Kim Vazquez, a Spanish teacher at Byron Nelson High School in Trophy Club near Denton, has been selected as the final 2011 recipient of the Texas A&M University Inspiration Award for Exceptional Secondary Education.
Teachers selected to receive this unusual award – believed to be the first of its type sponsored by any university in Texas – are nominated by one of their former students who are about to graduate from Texas A&M.
Vazquez will be recognized during commencement ceremonies at the university Saturday (Dec. 17) and be presented a certificate and check for $2,000. The teacher’s high school receives $1,000.
As a university known for valuing excellence, leadership and service, Texas A&M sponsors the award as a way of recognizing those values in the teachers who have inspired and challenged their students to excel, officials note.
Vazquez was nominated for the award by Lauren Pellino, who will be formally presented her bachelor’s degree in Spanish by Vazquez, a privilege normally reserved for the university’s president.
Pellino says she went from hating Spanish after taking a class in eighth grade to getting a degree from Texas A&M in Spanish because of the impact Vazquez had on her life.
“When I learned that I would have to have yet another year of Spanish in high school, I almost cried,” she said.
Promising herself she could get through it somehow by sitting at the back of the room, the first day of class a smiling Vazquez placed her in the front row of the class.
“In fact, my desk was right in front of hers,” she added. “They even touched. I was so horrified, I don’t even remember what Mrs. Vazquez talked about for the first 30 minutes of class.”
Pellino soon realized Vazquez actually cared about her students and was always asking each of them how they were and if they understood or had questions.
“As the year moved forward, I would run into her in the hallway in the mornings or during passing periods, and she always smiled at me and would ask how I was doing,” she continued. “I could be having an awful morning, and there she would be, chipper and inquiring about my day.”
Vazquez encouraged Pellino to apply for an early entrance college program at the University of North Texas.
“When I told her about my acceptance, she was ecstatic,” she said. “She made a squeal and did a little happy dance that I can still remember to this day, and I felt so proud of myself.”

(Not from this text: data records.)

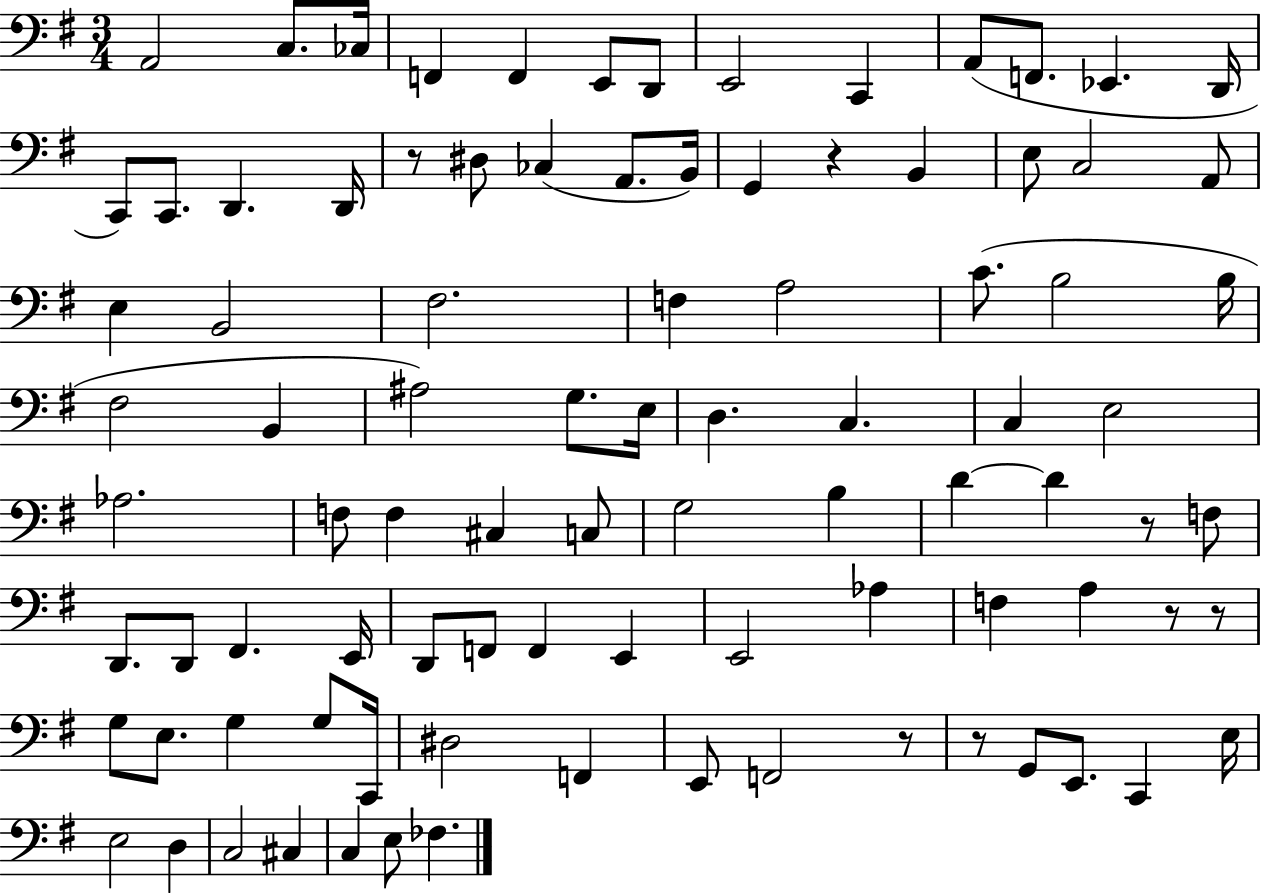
X:1
T:Untitled
M:3/4
L:1/4
K:G
A,,2 C,/2 _C,/4 F,, F,, E,,/2 D,,/2 E,,2 C,, A,,/2 F,,/2 _E,, D,,/4 C,,/2 C,,/2 D,, D,,/4 z/2 ^D,/2 _C, A,,/2 B,,/4 G,, z B,, E,/2 C,2 A,,/2 E, B,,2 ^F,2 F, A,2 C/2 B,2 B,/4 ^F,2 B,, ^A,2 G,/2 E,/4 D, C, C, E,2 _A,2 F,/2 F, ^C, C,/2 G,2 B, D D z/2 F,/2 D,,/2 D,,/2 ^F,, E,,/4 D,,/2 F,,/2 F,, E,, E,,2 _A, F, A, z/2 z/2 G,/2 E,/2 G, G,/2 C,,/4 ^D,2 F,, E,,/2 F,,2 z/2 z/2 G,,/2 E,,/2 C,, E,/4 E,2 D, C,2 ^C, C, E,/2 _F,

Vazquez remained in contact, making sure Pellino knew she was special to her and offering support to the whole family when Pellino’s mother was diagnosed with cancer. “She cooked, she cleaned, she drove my mother to places she needed to go, and she kept tabs on me at the same time,” she said.
By that time, Pellino was a freshman at Texas A&M.
“I cannot think of a woman, educator, role model and second mother more deserving of this Inspiration Award than Kim Vazquez,” Pellino added. “I am only one of hundreds of students she has taught, and I cannot begin to fathom the support and encouragement she has shown to others over her career. Mrs. Vazquez inspires me, and I know she inspires every single student who walks through her classroom door.”